When our training job has completed successfully after approximately 1 hour, we can use the fine-tuned model artifact for the next step, training the Medusa heads on top of it. To visualize the training metrics in Tensorboard, you can follow the guidance in this documentation: Load and visualize output tensors using the TensorBoard application

Train Medusa heads on top of frozen fine-tuned LLM using a SageMaker AI training job

For training Medusa heads, we can reuse the functions previously mentioned to launch the training job. We selected hyperparameters based on a combination of what the Medusa paper reported and what we found to be best performing after a few experiments. We set the number of Medusa heads to 5 and used the 8-bit AdamW optimizer, as recommended by the paper. For simplicity, we maintained a constant learning rate of 1e-4 with a constant scheduler, similar to the previous fine-tuning step. Although the paper recommends an increased learning rate and a cosine scheduler, we found that our chosen combination of hyperparameters performed well on this dataset. However, we encourage you to experiment with your own hyperparameter settings to potentially achieve even better results.

# hyperparameters, which are passed into the training job
medusa_hyperparameters = {
  ### SCRIPT PARAMETERS ###
  'train_dataset_path': '/opt/ml/input/data/train/train_dataset.json', # path where sagemaker will save training dataset
  'eval_dataset_path': '/opt/ml/input/data/eval/eval_dataset.json', # path where sagemaker will save evaluation dataset
  'model_path': '/opt/ml/input/data/fine-tuned-model/',
  'max_seq_len': 256,                               # max sequence length for model and packing of the dataset
  'medusa_num_heads': 5,
  ### TRAINING PARAMETERS ###
  'num_train_epochs': 3,                             # number of training epochs
  'per_device_train_batch_size': 1,                  # batch size per device during training
  'gradient_accumulation_steps': 16,                  # number of steps before performing a backward/update pass
  'gradient_checkpointing': True,                    # use gradient checkpointing to save memory
  'optim': "adamw_8bit",                             # use fused adamw 8bit optimizer
  'logging_steps': 15,                               # log every 10 steps
  'save_strategy': "steps",                          # save checkpoint every epoch
  'save_steps': 15,
  'save_total_limit':2,
  'eval_strategy': "steps",
  'eval_steps': 15,
  'learning_rate': 1e-4,                             # learning rate
  'bf16': True,                                      # use bfloat16 precision
  'max_grad_norm': 10,                              # max gradient norm based on QLoRA paper
  'warmup_ratio': 0.03,                              # warmup ratio based on QLoRA paper
  'lr_scheduler_type': "constant",                   # use constant learning rate scheduler
  'output_dir': '/opt/ml/checkpoints/',              # Temporary output directory for model checkpoints
  'report_to': "tensorboard",                        # report metrics to tensorboard
  'logging_dir': "/opt/ml/output/tensorboard"        # tensorboard logging directory
}

medusa_train_job_name = f"medusa-text-to-sql-{get_current_time()}"
data = {
    'train': train_dataset_path,
    'eval': eval_dataset_path,
    'fine-tuned-model': fine_tuned_model_path
}

medusa_estimator = create_estimator(medusa_hyperparameters, medusa_train_job_name, role, sess, "train_medusa_heads.py")

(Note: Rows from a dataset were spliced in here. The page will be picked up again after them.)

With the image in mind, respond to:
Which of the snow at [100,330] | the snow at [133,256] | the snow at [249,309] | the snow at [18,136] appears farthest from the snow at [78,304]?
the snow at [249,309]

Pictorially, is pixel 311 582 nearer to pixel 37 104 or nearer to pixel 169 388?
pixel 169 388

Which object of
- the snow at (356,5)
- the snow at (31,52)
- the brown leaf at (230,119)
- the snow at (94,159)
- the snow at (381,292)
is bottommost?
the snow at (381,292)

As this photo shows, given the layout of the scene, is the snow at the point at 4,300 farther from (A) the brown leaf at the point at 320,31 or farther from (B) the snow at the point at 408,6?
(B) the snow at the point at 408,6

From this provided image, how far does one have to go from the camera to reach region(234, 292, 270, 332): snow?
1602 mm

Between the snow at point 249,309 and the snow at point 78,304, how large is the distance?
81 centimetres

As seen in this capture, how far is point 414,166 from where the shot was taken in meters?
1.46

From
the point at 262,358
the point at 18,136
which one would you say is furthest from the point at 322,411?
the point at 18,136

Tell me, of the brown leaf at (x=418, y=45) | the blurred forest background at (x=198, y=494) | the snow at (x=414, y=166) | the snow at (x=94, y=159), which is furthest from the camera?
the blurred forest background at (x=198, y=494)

medusa_estimator.fit(job_name=medusa_train_job_name, inputs=data, wait=False)

We found that after 3 epochs, the evaluation loss of Medusa heads was converging, which can be observed in the TensorBoard graph in the following image.

Besides the hyperparameters, the main difference is that we pass train_medusa_heads.py as the training entrypoint, where we first add Medusa heads, then freeze the fine-tuned LLM, and we create custom MedusaSFTTrainer class, which is a subclass of the transformers SFTTrainer.

# Add medusa heads and freeze base model
add_medusa_heads(
    model,
    medusa_num_heads=script_args.medusa_num_heads,
)
freeze_layers(model)
model.config.torch_dtype = torch_dtype
model.config.use_cache = False

logger.info("Finished loading model and medusa heads")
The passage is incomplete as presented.